Tuesday, April 3, 2012

Your Turn, Mr Moto

Your Turn, Mr Moto, published in 1936, was the first of John P. Marquand’s Mr Moto novels. Mr Moto is better remembered today from the film series with Peter Lorre as the Japanese master detective.

I’ve only seen one of the Mr Moto films and it’s an engaging mixture of crime and espionage. The Mr Moto of Your Turn, Mr Moto is a rather different character. He’s a spymaster rather than a detective and he’s the bad guy instead of being the hero. He’s also a supporting character, not the central character. Oddly enough that was the way Charlie Chan was also introduced in the first of Earl Derr Biggers’ Charlie Chan novels. In both cases the subsidiary character ended up being the highlight of the book and was so popular with readers that he went on to become the central character in further adventures.

The hero in Your Turn, Mr Moto is Casey Lee, a washed-up alcoholic American flyer stranded in Tokyo when plans for a trans-Pacific flight fall through. He’d hoped the flight would resurrect him as a national hero (he’d been an air ace in the First World War and a noted pioneer aviator in the 20s). Now he’s so embittered that when Japanese spymaster Mr Moto offers him a job he accepts it even though it means betraying his country.

Being a Japanese spy turns out not to be much fun. People keep trying to kill him. On a ship to Shanghai they become convinced he has gained possession of a secret formula that would allow oil fuel to be burnt so efficiently that it would double the cruising ranges of both warships and aircraft, giving whichever country possessed the secret an enormous strategic advantage.

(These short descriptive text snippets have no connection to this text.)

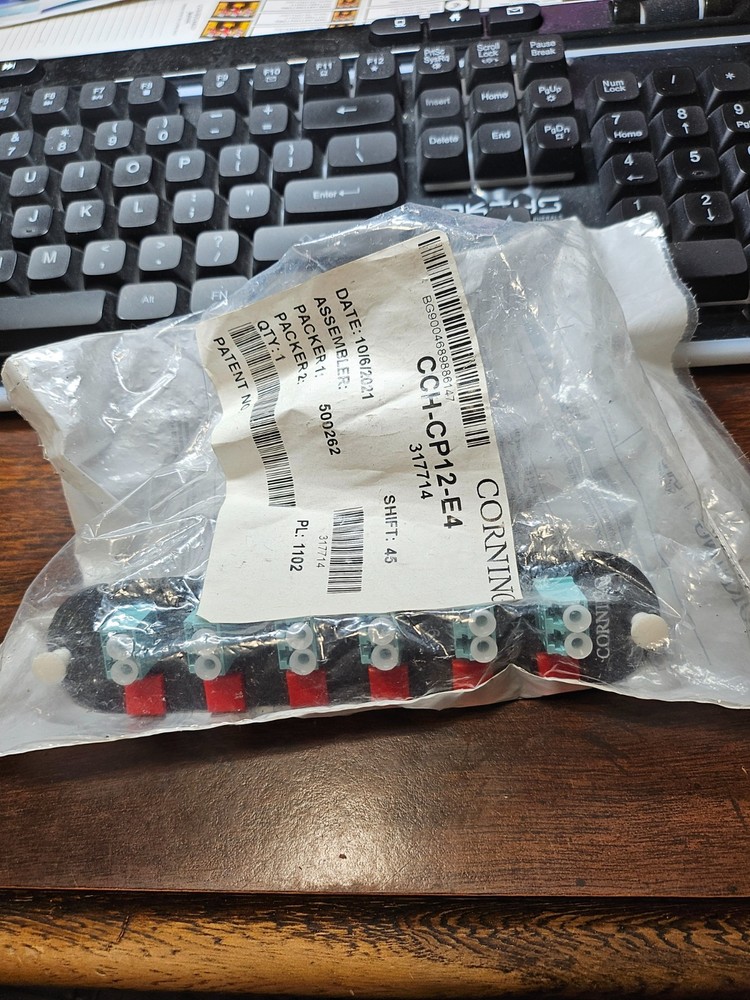 Corning Cable CCH-CP12-E4 Corning CCH Panel LC Duplex 12 F Multimode - Black...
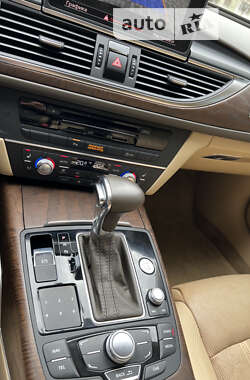 Седан Audi A6 2012 в 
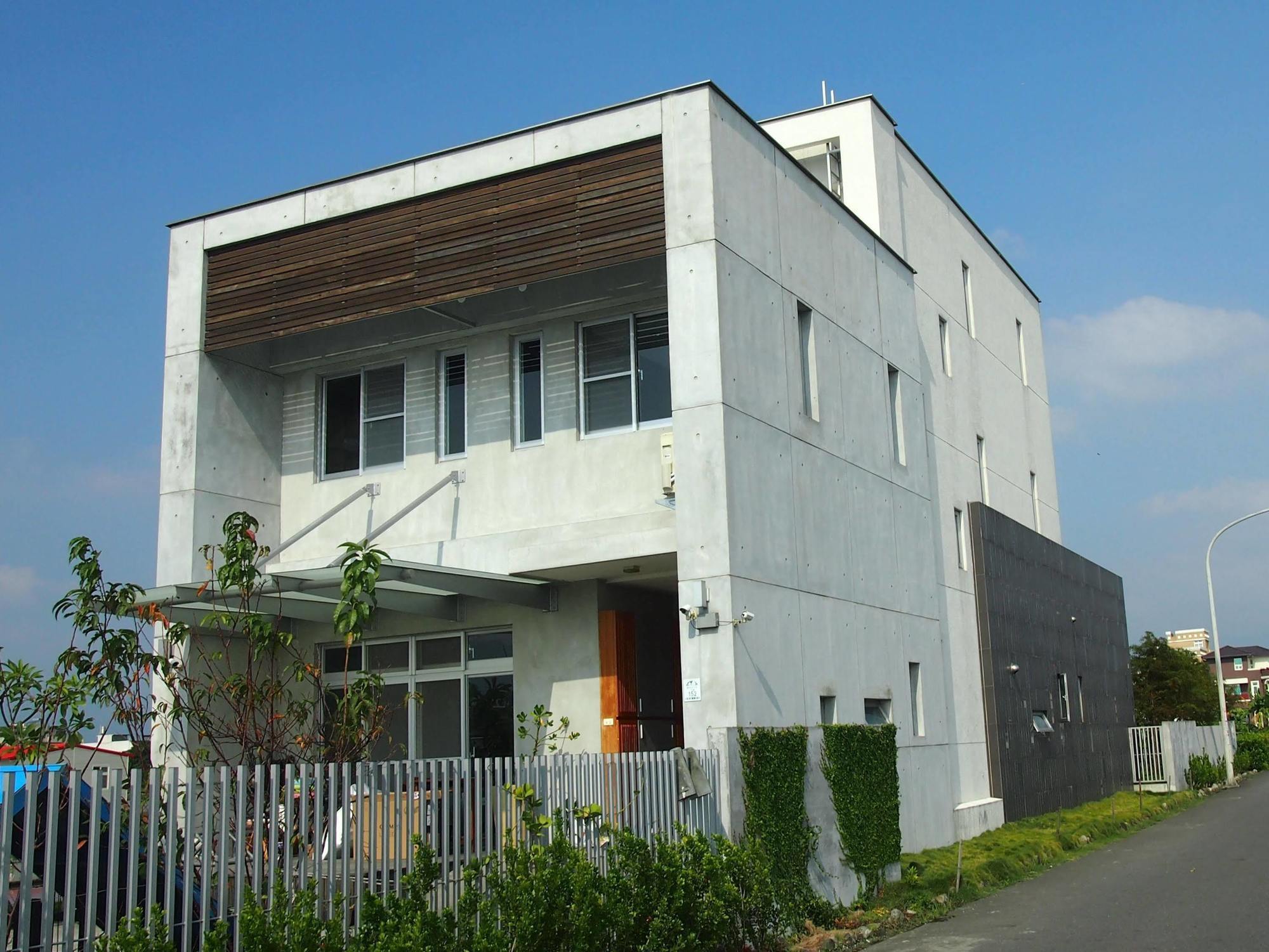 Outside Inn Luodong Buitenkant foto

Casey has other problems. He has fallen in love with a glamorous White Russian spy named Sonya. She may be working for one of the major powers, or for the White Russians still hoping to overthrow the Bolsheviks, or for herself. Casey has no idea where her loyalties lie but he’s crazy about her. He’s also having second thoughts about the whole betraying your country thing, plus he’s caught up in a struggle between American, Chinese and Japanese intelligence agencies. The most dangerous person in this game appears to be Mr Moto, an urbane and sophisticated man who deplores unnecessary violence but has a steely determination to get the secret formula for Japan. His courteous and charming exterior hides a razor-sharp mind. While Mr Moto deplores violence he understands the regrettable necessity for it at times.

All Casey Lee understands is that he needs a drink. He’s a flawed and reluctant hero but a hero nonetheless. He muddles through as best as he can.

One thing I get annoyed by these days is people who enjoy this sort of fiction but always feel the need to apologise for the politically incorrect nature of such books. We live in an arrogant age that often forgets that the people of the past were as complex and as intelligent (and sometimes as stupid) as we are. When we assume that the people of the past were all mindless bigots we’re guilty of stereotyping past generations in the same way they get accused of stereotyping other races.

Your Turn, Mr Moto displays a complicated set of attitudes towards the Orient. Of course we’re not even supposed to use that word any more because it conjures up a mood of exoticism, adventure and mystery and we live in an age that has no time for such things. Casey Lee has to struggle to understand the mysterious workings of the Japanese mind, and Mr Moto has to struggle just as hard to understand the equally mysterious workings of the American mind.

Mr Moto might appear to be the bad guy but he’s no villain. Insofar as a spymaster can be an honourable man Mr Moto is an honourable man. He serves his country with intelligence, bravery and education. Casey Lee discovers, much to his own surprise, that he is a patriot as well. Neither of them displays any xenophobic feelings. They respect each other’s abilities (Mr Moto at first underestimates Casey but he soon discovers his error which only increases his respect for the American). On a personal level they like one another.

That’s really the point of the book. Espionage requires deception but it’s not necessarily good guys vs bad guys. Sometimes it’s good guys vs good guys who just happen to be on opposite sides.

This is a very decent espionage thriller. Recommended, especially if you like your spy fiction in exotic locations.

1 comment:

  1. d, I've read one Moto novel though I forget which one except that it was set in China. The only thing that bugged me was Moto's patter with all the "pleases" and such. It seemed more monotonous than, say, Charlie Chan's dialogue. If there's anything racist about the series it'd be the assumption that we need a white reader-identification character instead of accepting Moto as the main character, but that may only disappoint because of movie-made expectations.